Aim of the task
What is needed is the run of lines from the one with "Among the provided" through the close of the data, set down exactly.
#### Excerpted records ####
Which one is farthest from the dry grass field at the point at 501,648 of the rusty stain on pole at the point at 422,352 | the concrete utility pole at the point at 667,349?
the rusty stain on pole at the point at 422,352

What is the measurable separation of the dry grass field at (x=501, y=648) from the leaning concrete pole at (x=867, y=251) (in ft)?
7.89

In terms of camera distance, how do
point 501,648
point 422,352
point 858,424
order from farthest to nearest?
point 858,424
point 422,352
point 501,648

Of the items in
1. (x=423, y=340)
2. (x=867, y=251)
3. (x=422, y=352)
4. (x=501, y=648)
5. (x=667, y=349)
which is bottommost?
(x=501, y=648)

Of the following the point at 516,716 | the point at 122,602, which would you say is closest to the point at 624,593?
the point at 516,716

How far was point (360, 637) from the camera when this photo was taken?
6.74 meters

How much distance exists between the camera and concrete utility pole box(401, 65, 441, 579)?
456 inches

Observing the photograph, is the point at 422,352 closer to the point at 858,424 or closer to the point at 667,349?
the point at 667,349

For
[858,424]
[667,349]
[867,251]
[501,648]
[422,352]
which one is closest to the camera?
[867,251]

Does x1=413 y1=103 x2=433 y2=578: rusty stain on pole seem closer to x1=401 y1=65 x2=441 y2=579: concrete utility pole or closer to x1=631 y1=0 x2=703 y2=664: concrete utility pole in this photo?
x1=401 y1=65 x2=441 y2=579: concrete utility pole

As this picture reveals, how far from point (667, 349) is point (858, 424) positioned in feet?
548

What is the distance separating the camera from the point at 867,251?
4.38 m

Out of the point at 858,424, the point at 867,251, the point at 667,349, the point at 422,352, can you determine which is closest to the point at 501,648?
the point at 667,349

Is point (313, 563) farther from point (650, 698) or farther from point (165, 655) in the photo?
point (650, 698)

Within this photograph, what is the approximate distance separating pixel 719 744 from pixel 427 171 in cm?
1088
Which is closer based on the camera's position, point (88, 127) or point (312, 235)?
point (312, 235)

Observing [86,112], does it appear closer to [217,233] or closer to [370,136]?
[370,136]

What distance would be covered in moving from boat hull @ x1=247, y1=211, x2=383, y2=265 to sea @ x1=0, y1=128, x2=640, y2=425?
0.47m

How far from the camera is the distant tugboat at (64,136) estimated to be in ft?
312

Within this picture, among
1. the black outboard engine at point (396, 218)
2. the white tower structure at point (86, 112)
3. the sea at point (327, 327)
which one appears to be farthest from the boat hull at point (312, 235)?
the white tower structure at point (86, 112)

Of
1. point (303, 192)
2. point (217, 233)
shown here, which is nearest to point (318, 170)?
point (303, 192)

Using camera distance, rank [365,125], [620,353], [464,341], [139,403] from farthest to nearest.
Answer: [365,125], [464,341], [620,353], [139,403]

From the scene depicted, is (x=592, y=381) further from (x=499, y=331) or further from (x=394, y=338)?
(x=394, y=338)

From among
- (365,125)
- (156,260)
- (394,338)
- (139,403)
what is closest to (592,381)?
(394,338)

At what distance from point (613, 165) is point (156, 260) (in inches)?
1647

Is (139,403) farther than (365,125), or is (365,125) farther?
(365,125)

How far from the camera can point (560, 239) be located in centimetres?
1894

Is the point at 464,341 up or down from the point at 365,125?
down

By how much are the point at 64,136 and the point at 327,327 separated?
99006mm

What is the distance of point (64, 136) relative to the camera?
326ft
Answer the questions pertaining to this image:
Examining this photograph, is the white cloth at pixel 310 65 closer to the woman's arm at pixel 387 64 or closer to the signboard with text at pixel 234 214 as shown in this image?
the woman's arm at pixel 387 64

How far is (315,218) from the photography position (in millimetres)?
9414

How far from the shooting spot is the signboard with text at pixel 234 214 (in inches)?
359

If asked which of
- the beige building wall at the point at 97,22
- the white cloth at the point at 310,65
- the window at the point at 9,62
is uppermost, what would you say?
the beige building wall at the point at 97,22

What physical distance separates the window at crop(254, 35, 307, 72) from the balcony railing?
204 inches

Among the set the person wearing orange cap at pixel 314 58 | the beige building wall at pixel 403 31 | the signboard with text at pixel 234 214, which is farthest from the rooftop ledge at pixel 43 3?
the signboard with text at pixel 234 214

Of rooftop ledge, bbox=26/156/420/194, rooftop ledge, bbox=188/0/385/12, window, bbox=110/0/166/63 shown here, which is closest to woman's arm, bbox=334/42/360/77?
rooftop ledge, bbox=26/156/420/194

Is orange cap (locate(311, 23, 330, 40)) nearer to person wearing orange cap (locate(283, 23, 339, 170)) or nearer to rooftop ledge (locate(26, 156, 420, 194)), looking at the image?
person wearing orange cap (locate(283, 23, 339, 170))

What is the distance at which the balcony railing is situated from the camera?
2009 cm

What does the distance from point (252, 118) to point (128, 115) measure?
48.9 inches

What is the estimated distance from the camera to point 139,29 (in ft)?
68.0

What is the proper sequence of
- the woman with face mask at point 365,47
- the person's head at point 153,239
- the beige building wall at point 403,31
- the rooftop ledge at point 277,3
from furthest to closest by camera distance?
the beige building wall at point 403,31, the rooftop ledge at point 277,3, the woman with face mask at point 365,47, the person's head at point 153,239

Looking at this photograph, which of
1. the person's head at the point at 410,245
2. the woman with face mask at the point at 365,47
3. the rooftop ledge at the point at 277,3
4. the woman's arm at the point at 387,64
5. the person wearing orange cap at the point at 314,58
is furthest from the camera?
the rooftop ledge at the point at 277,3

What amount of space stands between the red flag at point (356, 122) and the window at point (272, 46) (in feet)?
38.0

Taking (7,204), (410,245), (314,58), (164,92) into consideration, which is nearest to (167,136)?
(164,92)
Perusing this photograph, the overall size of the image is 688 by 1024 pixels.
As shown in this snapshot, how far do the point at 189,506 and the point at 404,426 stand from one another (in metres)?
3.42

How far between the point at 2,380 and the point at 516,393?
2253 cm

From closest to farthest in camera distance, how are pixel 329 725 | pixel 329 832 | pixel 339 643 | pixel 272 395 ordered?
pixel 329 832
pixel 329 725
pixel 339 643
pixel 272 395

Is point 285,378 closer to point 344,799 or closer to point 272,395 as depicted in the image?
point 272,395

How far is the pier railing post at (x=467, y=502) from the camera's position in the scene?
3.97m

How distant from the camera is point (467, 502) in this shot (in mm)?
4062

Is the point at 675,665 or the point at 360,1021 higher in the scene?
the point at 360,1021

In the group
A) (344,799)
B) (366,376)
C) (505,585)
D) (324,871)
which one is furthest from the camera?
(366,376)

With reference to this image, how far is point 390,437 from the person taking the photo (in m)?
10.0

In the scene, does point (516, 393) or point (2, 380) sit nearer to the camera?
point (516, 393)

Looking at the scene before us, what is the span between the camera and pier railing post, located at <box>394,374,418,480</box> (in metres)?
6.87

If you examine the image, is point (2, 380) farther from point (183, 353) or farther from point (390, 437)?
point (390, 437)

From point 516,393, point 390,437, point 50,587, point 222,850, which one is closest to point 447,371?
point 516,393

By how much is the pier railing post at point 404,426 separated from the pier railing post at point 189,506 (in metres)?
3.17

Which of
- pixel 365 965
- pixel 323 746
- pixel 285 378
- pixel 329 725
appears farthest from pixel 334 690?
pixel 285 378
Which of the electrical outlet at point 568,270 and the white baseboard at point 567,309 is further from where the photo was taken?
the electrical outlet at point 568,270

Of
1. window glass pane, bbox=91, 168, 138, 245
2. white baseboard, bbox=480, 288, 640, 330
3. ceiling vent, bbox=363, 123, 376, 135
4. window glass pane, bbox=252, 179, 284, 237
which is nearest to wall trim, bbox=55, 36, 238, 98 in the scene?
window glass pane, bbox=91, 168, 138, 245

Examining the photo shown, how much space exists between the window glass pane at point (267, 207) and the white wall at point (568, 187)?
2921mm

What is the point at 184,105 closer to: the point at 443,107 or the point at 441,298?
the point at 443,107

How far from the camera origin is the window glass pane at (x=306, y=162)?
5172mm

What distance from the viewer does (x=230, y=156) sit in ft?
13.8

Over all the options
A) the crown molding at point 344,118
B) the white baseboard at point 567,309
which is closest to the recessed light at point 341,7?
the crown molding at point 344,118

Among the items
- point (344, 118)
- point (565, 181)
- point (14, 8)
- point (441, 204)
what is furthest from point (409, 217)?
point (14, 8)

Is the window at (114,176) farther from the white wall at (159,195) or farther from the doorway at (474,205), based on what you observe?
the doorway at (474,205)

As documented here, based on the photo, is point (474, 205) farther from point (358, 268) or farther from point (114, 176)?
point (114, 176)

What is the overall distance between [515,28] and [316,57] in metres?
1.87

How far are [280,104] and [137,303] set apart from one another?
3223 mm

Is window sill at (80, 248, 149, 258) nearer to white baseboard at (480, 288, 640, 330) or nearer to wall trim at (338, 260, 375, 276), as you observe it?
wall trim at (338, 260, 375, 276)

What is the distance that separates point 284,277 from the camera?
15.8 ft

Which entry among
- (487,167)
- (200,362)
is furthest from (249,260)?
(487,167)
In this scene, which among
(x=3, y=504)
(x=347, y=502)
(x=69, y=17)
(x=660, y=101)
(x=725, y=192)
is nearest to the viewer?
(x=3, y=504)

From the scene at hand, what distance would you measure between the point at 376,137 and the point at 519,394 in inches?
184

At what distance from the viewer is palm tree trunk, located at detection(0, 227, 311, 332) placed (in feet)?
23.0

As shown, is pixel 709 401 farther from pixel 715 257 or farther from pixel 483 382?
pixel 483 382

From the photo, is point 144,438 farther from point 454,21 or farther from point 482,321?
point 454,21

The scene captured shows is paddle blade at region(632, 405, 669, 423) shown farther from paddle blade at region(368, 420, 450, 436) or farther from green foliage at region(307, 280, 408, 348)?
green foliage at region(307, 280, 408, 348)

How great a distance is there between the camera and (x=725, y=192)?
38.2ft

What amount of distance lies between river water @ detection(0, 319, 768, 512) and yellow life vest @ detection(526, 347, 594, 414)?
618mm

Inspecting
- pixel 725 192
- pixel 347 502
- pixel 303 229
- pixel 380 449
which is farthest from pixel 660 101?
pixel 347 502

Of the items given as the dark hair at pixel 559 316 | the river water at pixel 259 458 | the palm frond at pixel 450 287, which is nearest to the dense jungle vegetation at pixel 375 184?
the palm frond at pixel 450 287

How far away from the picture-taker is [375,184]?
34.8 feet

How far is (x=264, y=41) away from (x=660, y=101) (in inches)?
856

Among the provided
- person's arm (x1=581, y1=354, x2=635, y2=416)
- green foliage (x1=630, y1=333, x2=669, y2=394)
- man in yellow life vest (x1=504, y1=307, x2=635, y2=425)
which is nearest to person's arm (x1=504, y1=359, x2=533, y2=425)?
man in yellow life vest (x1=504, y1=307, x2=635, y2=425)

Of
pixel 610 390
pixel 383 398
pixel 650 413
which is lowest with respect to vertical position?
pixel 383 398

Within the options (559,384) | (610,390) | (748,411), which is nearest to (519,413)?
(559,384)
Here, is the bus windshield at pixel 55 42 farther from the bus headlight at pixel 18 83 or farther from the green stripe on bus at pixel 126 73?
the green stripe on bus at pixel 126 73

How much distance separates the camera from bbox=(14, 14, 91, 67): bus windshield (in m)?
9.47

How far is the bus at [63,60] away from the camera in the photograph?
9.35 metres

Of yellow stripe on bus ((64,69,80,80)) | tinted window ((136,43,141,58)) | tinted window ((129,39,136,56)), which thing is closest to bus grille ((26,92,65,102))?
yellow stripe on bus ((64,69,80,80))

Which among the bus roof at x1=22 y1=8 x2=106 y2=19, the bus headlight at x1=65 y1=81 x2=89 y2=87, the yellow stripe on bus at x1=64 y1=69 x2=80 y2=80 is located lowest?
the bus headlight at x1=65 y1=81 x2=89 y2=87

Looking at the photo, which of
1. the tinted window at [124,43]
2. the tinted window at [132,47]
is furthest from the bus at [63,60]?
####
Answer below
Among the provided
- person's arm (x1=581, y1=354, x2=635, y2=416)
- green foliage (x1=630, y1=333, x2=669, y2=394)
- man in yellow life vest (x1=504, y1=307, x2=635, y2=425)
which is nearest to person's arm (x1=504, y1=359, x2=533, y2=425)?
man in yellow life vest (x1=504, y1=307, x2=635, y2=425)

Of
pixel 610 390
pixel 383 398
pixel 650 413
which is lowest with respect to vertical position?
pixel 383 398

Within the options (559,384) | (610,390) | (748,411), which is nearest to (519,413)?
(559,384)
Here, is the bus windshield at pixel 55 42 farther from the bus headlight at pixel 18 83 or farther from the green stripe on bus at pixel 126 73?
the green stripe on bus at pixel 126 73

How much distance separates the camera from bbox=(14, 14, 91, 67): bus windshield (in m)?
9.47

How far is the bus at [63,60] away from the camera in the photograph?
9.35 metres

Of yellow stripe on bus ((64,69,80,80)) | tinted window ((136,43,141,58)) | tinted window ((129,39,136,56)), which thing is closest to bus grille ((26,92,65,102))?
yellow stripe on bus ((64,69,80,80))

Which among the bus roof at x1=22 y1=8 x2=106 y2=19, the bus headlight at x1=65 y1=81 x2=89 y2=87, the yellow stripe on bus at x1=64 y1=69 x2=80 y2=80 is located lowest?
the bus headlight at x1=65 y1=81 x2=89 y2=87

Looking at the photo, which of
1. the tinted window at [124,43]
2. the tinted window at [132,47]
is furthest from the bus at [63,60]?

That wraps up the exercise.